What is being asked:
Please count the lines in the records below that contain the string "bottom", matching case exactly, and reply with only the number.

=== Task material ===

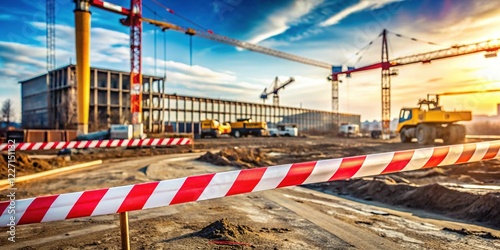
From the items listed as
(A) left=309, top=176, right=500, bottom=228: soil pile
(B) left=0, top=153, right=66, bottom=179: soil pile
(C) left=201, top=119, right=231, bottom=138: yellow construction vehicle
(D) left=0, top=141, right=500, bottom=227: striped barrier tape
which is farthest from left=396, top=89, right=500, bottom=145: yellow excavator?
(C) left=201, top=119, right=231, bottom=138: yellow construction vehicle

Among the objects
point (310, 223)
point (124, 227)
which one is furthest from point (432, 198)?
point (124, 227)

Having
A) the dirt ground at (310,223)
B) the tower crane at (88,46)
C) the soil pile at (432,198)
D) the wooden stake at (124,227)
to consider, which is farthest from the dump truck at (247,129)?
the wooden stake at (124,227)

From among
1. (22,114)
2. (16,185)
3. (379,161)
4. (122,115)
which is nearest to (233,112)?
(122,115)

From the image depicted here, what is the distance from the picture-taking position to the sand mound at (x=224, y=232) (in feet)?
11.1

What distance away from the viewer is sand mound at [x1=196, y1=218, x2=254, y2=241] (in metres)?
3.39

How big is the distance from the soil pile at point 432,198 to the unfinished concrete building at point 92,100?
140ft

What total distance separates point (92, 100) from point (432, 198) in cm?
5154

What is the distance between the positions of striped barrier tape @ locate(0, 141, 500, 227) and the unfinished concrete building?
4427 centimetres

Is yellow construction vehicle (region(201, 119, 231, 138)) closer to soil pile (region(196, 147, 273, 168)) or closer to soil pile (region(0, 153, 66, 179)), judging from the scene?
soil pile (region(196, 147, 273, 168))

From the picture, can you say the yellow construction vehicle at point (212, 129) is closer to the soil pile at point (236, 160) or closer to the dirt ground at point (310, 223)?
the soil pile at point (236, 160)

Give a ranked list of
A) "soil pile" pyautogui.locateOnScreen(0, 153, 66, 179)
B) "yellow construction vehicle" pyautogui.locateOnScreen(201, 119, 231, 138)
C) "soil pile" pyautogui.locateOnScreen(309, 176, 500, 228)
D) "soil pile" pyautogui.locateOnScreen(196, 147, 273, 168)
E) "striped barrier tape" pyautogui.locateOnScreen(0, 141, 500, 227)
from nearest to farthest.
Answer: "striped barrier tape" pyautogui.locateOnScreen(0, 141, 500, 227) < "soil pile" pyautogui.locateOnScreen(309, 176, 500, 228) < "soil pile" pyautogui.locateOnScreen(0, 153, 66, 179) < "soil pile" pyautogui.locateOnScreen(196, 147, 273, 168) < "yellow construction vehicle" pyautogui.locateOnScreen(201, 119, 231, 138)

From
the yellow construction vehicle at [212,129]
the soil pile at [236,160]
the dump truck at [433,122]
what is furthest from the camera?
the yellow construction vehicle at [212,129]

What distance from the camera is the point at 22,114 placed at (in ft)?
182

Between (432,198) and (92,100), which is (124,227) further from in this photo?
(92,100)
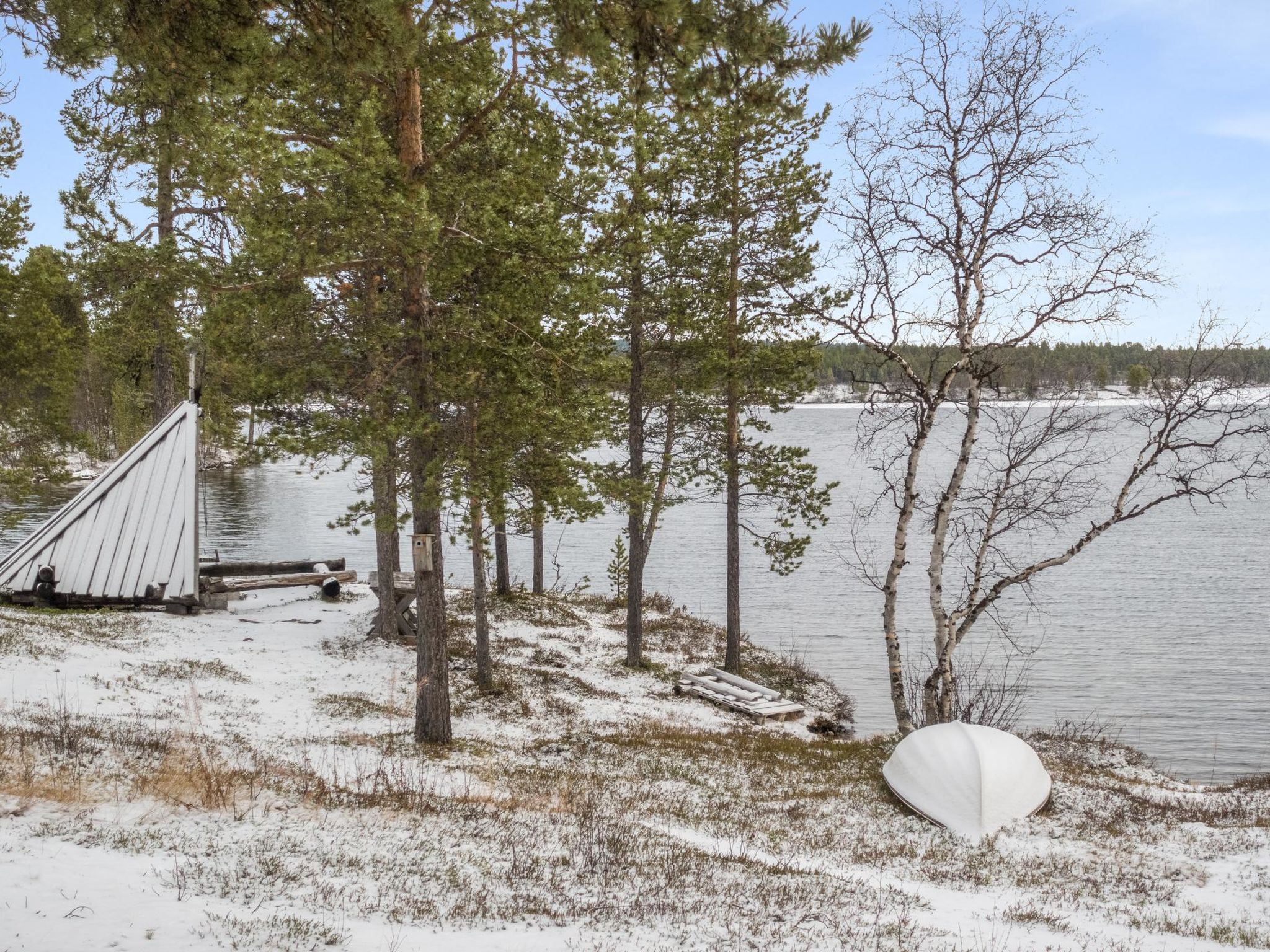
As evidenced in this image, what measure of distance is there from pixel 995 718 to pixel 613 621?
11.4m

===

Written answer:
6